In my day job - as an attorney specializing in deceased estates - I've had more than my fair share of strange discoveries when dealing with people's empty houses. I've found a dusty handgun in a kitchen drawer next to the spoons and forks, handfuls of valuable jewelry in old handbags headed for the thrift shop, and I once even found $9,000 under the mattress of someone whose family didn't think they had enough money even for a funeral. These discoveries are relatively rare, though. Usually, I'm just going through paperwork looking for bank account numbers and maybe finding the occasional family photo.

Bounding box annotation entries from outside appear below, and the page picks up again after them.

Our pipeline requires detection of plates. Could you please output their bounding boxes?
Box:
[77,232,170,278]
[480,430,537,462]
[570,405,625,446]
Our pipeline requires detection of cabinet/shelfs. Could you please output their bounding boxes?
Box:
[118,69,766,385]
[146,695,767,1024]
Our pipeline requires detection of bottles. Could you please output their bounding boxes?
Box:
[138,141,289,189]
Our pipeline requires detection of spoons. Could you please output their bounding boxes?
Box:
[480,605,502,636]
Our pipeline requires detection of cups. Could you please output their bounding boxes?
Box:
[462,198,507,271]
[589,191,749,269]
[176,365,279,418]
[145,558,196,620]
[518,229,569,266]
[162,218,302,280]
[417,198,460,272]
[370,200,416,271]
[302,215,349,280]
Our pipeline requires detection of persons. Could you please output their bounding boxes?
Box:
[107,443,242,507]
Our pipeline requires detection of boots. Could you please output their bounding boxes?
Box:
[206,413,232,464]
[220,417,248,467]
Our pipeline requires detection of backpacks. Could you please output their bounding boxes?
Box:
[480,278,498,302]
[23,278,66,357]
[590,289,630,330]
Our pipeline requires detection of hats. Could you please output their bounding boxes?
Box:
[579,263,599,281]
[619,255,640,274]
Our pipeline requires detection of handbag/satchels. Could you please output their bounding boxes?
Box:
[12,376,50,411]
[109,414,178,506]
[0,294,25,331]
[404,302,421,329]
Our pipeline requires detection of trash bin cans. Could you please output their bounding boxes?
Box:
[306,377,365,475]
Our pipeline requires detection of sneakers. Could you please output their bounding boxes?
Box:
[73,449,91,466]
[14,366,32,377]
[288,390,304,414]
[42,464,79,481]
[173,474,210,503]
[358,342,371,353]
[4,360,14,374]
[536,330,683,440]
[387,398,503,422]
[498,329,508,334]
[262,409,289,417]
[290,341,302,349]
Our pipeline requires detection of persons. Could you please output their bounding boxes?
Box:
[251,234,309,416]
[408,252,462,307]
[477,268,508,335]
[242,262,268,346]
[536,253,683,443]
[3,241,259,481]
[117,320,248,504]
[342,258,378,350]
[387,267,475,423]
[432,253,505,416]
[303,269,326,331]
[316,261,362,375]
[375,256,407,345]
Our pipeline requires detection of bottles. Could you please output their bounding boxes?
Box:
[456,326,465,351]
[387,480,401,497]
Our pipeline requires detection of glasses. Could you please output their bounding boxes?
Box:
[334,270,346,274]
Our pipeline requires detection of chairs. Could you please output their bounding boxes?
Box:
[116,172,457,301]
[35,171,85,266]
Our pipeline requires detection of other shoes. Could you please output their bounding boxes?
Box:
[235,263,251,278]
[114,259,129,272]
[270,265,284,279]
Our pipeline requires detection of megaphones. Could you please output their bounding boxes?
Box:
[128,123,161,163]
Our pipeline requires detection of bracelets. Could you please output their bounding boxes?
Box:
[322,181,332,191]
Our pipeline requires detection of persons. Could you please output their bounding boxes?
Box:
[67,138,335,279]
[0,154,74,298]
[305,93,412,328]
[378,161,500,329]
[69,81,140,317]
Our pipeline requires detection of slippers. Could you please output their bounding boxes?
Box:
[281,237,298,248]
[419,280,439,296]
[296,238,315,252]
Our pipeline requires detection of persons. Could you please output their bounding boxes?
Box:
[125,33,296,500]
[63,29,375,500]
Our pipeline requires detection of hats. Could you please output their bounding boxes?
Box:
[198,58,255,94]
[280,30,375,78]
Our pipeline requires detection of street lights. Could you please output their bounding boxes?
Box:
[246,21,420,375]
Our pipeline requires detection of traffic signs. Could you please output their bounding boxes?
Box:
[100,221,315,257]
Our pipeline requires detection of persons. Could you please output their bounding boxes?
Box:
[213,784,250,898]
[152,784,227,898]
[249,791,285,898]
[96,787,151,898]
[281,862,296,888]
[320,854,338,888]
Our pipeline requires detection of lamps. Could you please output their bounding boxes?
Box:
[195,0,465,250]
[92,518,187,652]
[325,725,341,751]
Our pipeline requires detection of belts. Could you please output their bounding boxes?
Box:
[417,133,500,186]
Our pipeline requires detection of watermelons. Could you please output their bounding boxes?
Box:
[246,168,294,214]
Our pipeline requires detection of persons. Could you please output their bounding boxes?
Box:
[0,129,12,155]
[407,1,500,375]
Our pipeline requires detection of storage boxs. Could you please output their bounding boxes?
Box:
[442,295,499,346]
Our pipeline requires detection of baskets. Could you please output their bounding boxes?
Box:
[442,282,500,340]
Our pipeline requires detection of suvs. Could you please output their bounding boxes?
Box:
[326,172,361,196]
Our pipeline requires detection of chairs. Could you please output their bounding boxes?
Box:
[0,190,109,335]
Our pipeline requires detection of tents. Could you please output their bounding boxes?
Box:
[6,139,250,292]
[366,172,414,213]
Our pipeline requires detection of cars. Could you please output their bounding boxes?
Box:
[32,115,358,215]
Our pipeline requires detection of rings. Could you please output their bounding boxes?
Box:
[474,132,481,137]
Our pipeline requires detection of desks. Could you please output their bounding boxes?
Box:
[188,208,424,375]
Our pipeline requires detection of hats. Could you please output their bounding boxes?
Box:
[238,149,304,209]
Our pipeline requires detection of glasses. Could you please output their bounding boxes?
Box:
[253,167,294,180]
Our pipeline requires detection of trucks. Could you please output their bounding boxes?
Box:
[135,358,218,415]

Keith Wille, though, is a "treasure hunter" metal detectorist from Connecticut and he makes exciting discoveries all the time. Recently, he was hired by a Massachusetts family to help them finally solve the mystery of whether the rumors were true - whether, in fact, a long-ago grandfather had hidden a cash box in the house's innards. They were ready to sell the house and didn't want to do so without putting their own minds at rest about the potential for hidden cash.
They'd intermittently searched for the money over the years themselves, even hiring construction workers to help lift floorboards in various spots they thought it might be, but had drawn a blank at every turn. They believed it was hidden in insulation now, and Wille's treasure hunting skills were needed badly.
Wille is methodical and thorough, and in his YouTube video he can be seen re-opening locations where the cash had been searched for previously, before beginning his metal detecting in the house's attic, at the intersection of where two windows' light sources meet on the floorboards. There'd been previous talk of light glinting between boards at this intersection, and this made him think there might be metal hidden underneath.
When I dropped it into probably the second or third hole, I saw something weird. It had letters and numbers on it. I realized after I focused on it, 'oh man this is a keyhole.' So I zoomed out a little bit and realized oh this is a box, this is a lock box. - Keith Wille
Using his metal detector and an endoscopic camera, it took him about an hour to complete his hunt, and to locate what was indeed a cash box - stuffed with bank notes, still in the original 1950s bank bands and neatly stacked within the box. The total haul was $46,000 and Will describes it as his most exciting hunt to date. And best of all, it was easy to tell when the money was hidden.
All denominations were in the bundles, and individual bills were dated 1934, 1935, and 1950. The date 'December 19, 1958,' along with the teller number, was stamped on each currency strap - Keith Wille
There is no clue in the video as to why the money might have been hidden, and it seems the family doesn't know either - they're just pleased to have the treasure found. What is certain is that in 1958, when the cash box was stashed under the floorboards, it would have been worth the equivalent of more than $421,000 in today's money.
So, although they're delighted with their haul, the homeowning family whose grandfather stashed the cash in the first place have got to be asking: couldn't he have put it in a savings account instead?!